What you should do: Reproduce the part of the FPGA clocking thread that runs from "We've easily enough" up to and including "will really happen?", character for character.

Text:

▬▬▬

In comp.arch.fpga Jonathan Bromley <jonathan.bromley@mycompany.com> wrote:
....

Opinions/rants/insults welcomed. Thanks in advance.
I have a similar problem:
20 MHz "clock_in", internal used multiplied by five, used als "clk" and
also used doubled as "clkx2"
The clock_in is not used.
I use this:
`ifdef __ICARUS__
reg clkx2 = 0;
reg clk = 0;

always @(posedge clk_in)
{clk, clkx2} <= {clk, clkx2} + {2{clk_in}};
assign alu_ctl_bits[`CMD_RST] = 1'b0;
`else
wire clk, clkx2;

clk100 dcm0
(
.CLKIN_IN(clk_in),
.RST_IN(alu_ctl_cmd[`CMD_RST]),
.CLKFX_OUT(clk80),
.CLKIN_IBUFG_OUT()
);

DCM dcmac (
.CLKIN(clk80),
.CLKFB(clkx2),
.RST(alu_ctl_cmd[`CMD_RST]),
.CLK0(clkacdcm),
.CLK2X(clkacx2dcm),
.LOCKED(alu_ctl_bits[`CMD_RST]));
BUFG clkbuf(.I(clkacdcm),.O(clk));
BUFG clkx2buf(.I(clkacx2dcm),.O(clkx2));
`endif // !`ifdef __ICARUS__

For simulation I now use clk_in == clk
--
Uwe Bonnes bon@elektron.ikp.physik.tu-darmstadt.de

Institut fuer Kernphysik Schlossgartenstrasse 9 64289 Darmstadt
--------- Tel. 06151 162516 -------- Fax. 06151 164321 ----------
 
Jonathan Bromley wrote:

We've easily enough got around this for the present
design, but I'd love to know what all you seasoned
PLL/DCM users out there do about it. Do you
introduce small non-zero time delays in all the
signals crossing the clock domains, so that it all
works in simulation? Do you treat the various
clock domains as if they were asynchronous, thereby
losing one of the nicest benefits of the PLLs? Or
do you simply accept that it's necessary to do timing
simulation in order to see what will really happen?
Naturally, I would prefer to fix up the design
to use a single clock or another "known good"

▬▬▬

Source excerpt:

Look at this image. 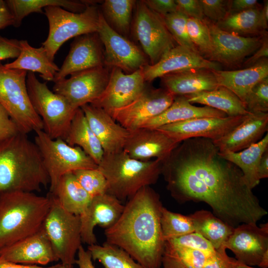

▬▬▬

Exercise answer:
We've easily enough got around this for the present
design, but I'd love to know what all you seasoned
PLL/DCM users out there do about it. Do you
introduce small non-zero time delays in all the
signals crossing the clock domains, so that it all
works in simulation? Do you treat the various
clock domains as if they were asynchronous, thereby
losing one of the nicest benefits of the PLLs? Or
do you simply accept that it's necessary to do timing
simulation in order to see what will really happen?